İki buçuk yılın ardından Yahudi Müzeciler Birliği toplantısı 18-21 Haziran arasında Frankfurt Yahudi Müzesinde* gerçekleşti. Toplantıya, 500. Yıl Vakfı Türk Musevileri Müzesi adına Müze Müdürü Nisya İşman Allovi ve Vakıf Başkanı Silvyo Ovadya katıldı.
Toplantıda değinilen konular ne oldu?
İlk konumuz Polin Müzesi’nin baş küratörü Barbara Kirshenblatt-Gimblett tarafından sunulan müzelerin dayanıklılık konusu oldu.
Bugüne geleceğin gözünden bakarak, şimdinin şimdiden tarih olduğunu o nedenle ‘collecting now policy’ yani müze koleksiyonlarında şimdiyi toplamanın önemi üzerine konuşmasını yaptı. Pandemi döneminde müzelerin farklı bir yaratıcı sürece girdiğinden bahsetti. Müzemizin arşivine geçen sene eklenen ve Türkiye Hahambaşılığı’ndan aldığımız maskenin ve birçok farklı efemera malzemelerin müze eserleri arasında bulunması bizim için şimdiyi toplamak açısından aktif olduğumuzun bir göstergesi oldu.
Polin, Rautenstrauch Joest Museum, Köln müzeleri ile beraber yaptıkları oturumda ise müzelerin toplum ile olan etkileşimleri konusu ele alındı. Bu açıdan Silvyo Ovadya ile müzemize ayna tutarak kamusal alanda sağladığımız etkinin kendi cemaat bireylerimizin arasında sağlanan kadar etkili olmadığı yorumunu yaptık ve bu konuda nasıl farkındalık yaratabiliriz diye sorgulamaya ve çözüm aramaya başladık.
Ukrayna’da yaşanılan savaşın yıkıcı etkileri üzerine yapılan konuşmada, çevrimiçi olarak Ana Yamchuck, The Chernivtsi Museum of the History and Culture of Bukovian Müzesine bağlanıp, durum değerlendirmesi yapıldı. Koleksiyonlarının Milletlerarası Müzeler Konseyi (ICOM) ödeneği ile korumaya alındığını öğrenmek rahatlatıcı oldu. Bu süreçte Ovadya süreli sergilerini alarak teşhir etmeyi ve kendilerine ödenek sağlanabileceği konusunu gündeme getirdi.
───
Alıştırmalar
(a) Toplantı metnine göre aşağıdaki soruları cevaplayın.
(i) Toplantı hangi tarihler arasında ve nerede yapıldı?
(ii) Müzelerin dayanıklılık konusunu kim sundu?
(iii) Chernivtsi'deki müzenin koleksiyonları hangi kuruluşun ödeneğiyle korumaya alındı?
(b) Toplantı metninde "Toplantıda değinilen konular" ile "bir göstergesi oldu." arasındaki kısmı, bu iki ifade de dahil olmak üzere aynen yazın.
───
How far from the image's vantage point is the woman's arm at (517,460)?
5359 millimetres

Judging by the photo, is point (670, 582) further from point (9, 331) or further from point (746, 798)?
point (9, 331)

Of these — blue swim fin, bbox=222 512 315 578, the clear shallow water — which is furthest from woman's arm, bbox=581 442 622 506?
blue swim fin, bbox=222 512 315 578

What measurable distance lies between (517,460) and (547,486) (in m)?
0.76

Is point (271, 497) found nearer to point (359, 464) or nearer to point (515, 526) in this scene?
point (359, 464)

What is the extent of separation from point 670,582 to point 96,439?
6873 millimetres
───
Alıştırma Cevapları
(a)
(i) 18-21 Haziran arasında, Frankfurt Yahudi Müzesinde.
(ii) Polin Müzesi'nin baş küratörü Barbara Kirshenblatt-Gimblett.
(iii) Milletlerarası Müzeler Konseyi (ICOM).

(b)
Toplantıda değinilen konular ne oldu?
İlk konumuz Polin Müzesi’nin baş küratörü Barbara Kirshenblatt-Gimblett tarafından sunulan müzelerin dayanıklılık konusu oldu.
Bugüne geleceğin gözünden bakarak, şimdinin şimdiden tarih olduğunu o nedenle ‘collecting now policy’ yani müze koleksiyonlarında şimdiyi toplamanın önemi üzerine konuşmasını yaptı. Pandemi döneminde müzelerin farklı bir yaratıcı sürece girdiğinden bahsetti. Müzemizin arşivine geçen sene eklenen ve Türkiye Hahambaşılığı’ndan aldığımız maskenin ve birçok farklı efemera malzemelerin müze eserleri arasında bulunması bizim için şimdiyi toplamak açısından aktif olduğumuzun bir göstergesi oldu.